Returns:	FigureWidget or xmle.Elem
Raises:	ValueError – If contrast is ‘infer’ but column is neither a parameter nor a measure.

emat.viz.scatter_graphs_2(column, datas, scope, db=None, contrast='infer', render=None, colors=None, use_gl=True, mass=1000)[source]¶

Generate a row of scatter plots comparing multiple datasets.

This function is similar to scatter_graphs, but accepts multiple data sets and plots them using different colors.

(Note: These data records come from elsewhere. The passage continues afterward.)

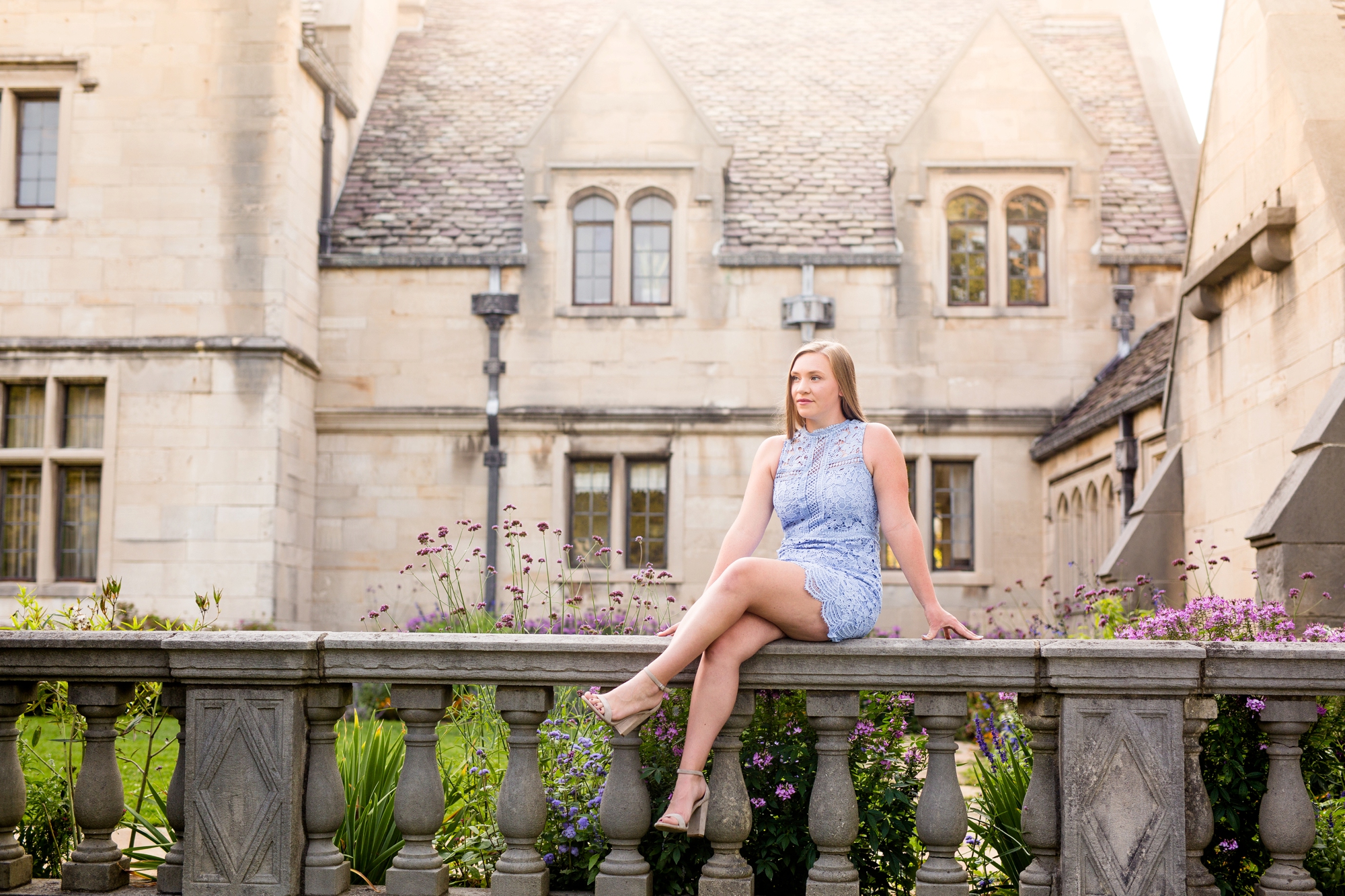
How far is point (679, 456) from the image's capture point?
1499 cm

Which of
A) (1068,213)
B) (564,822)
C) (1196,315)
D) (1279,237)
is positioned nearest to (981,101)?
(1068,213)

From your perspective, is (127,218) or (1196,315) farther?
(127,218)

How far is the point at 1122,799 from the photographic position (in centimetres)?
345

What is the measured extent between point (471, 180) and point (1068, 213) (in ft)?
24.8

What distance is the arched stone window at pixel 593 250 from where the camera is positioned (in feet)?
50.7

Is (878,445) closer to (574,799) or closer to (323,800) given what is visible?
(574,799)

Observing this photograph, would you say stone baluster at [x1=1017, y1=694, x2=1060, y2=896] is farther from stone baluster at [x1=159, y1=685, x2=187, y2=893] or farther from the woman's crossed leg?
stone baluster at [x1=159, y1=685, x2=187, y2=893]

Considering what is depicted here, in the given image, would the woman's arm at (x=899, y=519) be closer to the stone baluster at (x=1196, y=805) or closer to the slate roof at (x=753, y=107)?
the stone baluster at (x=1196, y=805)

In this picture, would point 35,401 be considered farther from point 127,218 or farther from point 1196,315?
point 1196,315

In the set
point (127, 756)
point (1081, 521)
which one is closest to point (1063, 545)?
point (1081, 521)

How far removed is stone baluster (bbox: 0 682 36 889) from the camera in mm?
3889

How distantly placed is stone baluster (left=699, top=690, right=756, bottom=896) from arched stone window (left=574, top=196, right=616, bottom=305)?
39.7 feet

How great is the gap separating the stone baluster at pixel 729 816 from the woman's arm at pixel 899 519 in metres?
0.63

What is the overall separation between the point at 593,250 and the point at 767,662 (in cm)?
1235
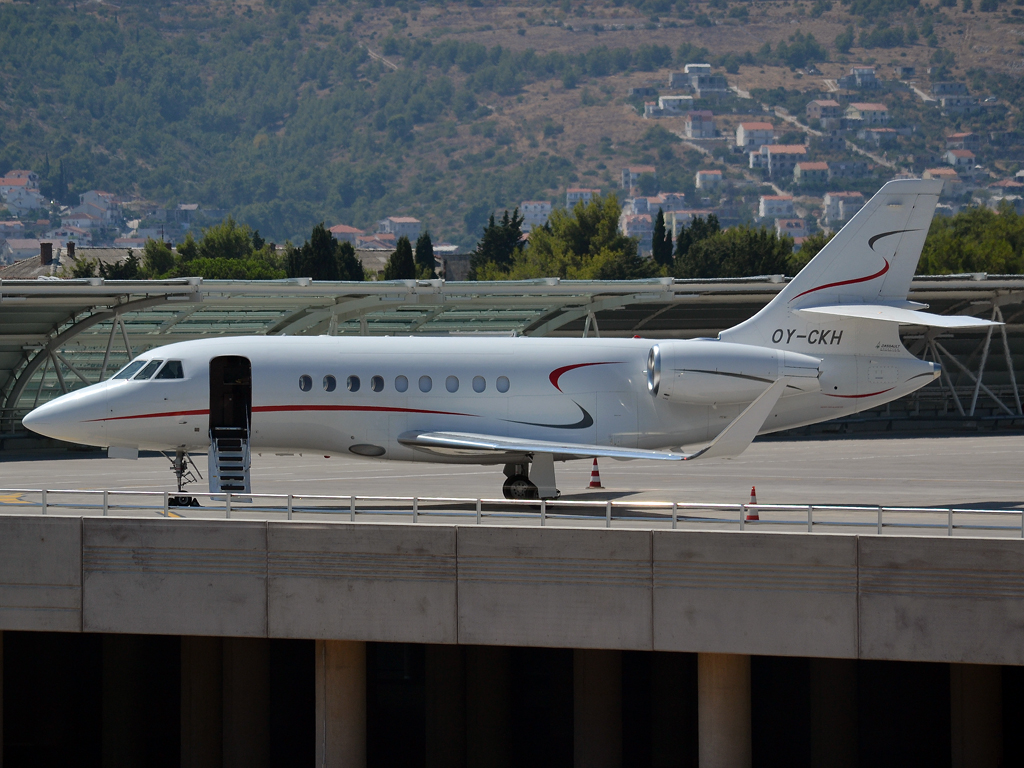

Parameters:	column (str) – The name of the principal parameter or measure to analyze. datas (Collection[pandas.DataFrame or str]) – The experimental results to plot. Can be given as a DataFrame or as the name of a design (in which case the results are loaded from the provided Database db). scope (Scope, optional) – The exploratory scope. db (Database, optional) – The database containing the results. Ignored unless data is a string. contrast (str or list) – The contrast columns to plot the principal parameter or measure against. Can be given as a list of columns that appear in the data, or one of {‘uncertainties’, ‘levers’, ‘parameters’, ‘measures’, ‘infer’}. If set to ‘infer’, the contrast will be ‘measures’ if column is a parameter, and ‘parameters’ if columns is a measure. render (str or dict, optional) – If given, the graph[s] will be rendered to a static image using plotly.io.to_image. For default settings, pass ‘png’, or give a dictionary that specifies keyword arguments to that function. See emat.util.rendering.render_plotly for more details. mass (int or emat.viz.ScatterMass, default 1000) – The target number of rendered points in each figure. Setting to a number less than the number of experiments will make each scatter point partially transparent, which will help visually convey relative density when there are a very large number of points.
Returns:	The latter is returned if a render argument is used.
Return type:	plotly.FigureWidget or xmle.Elem
Raises:	ValueError – If contrast is ‘infer’ but column is neither a parameter nor a measure.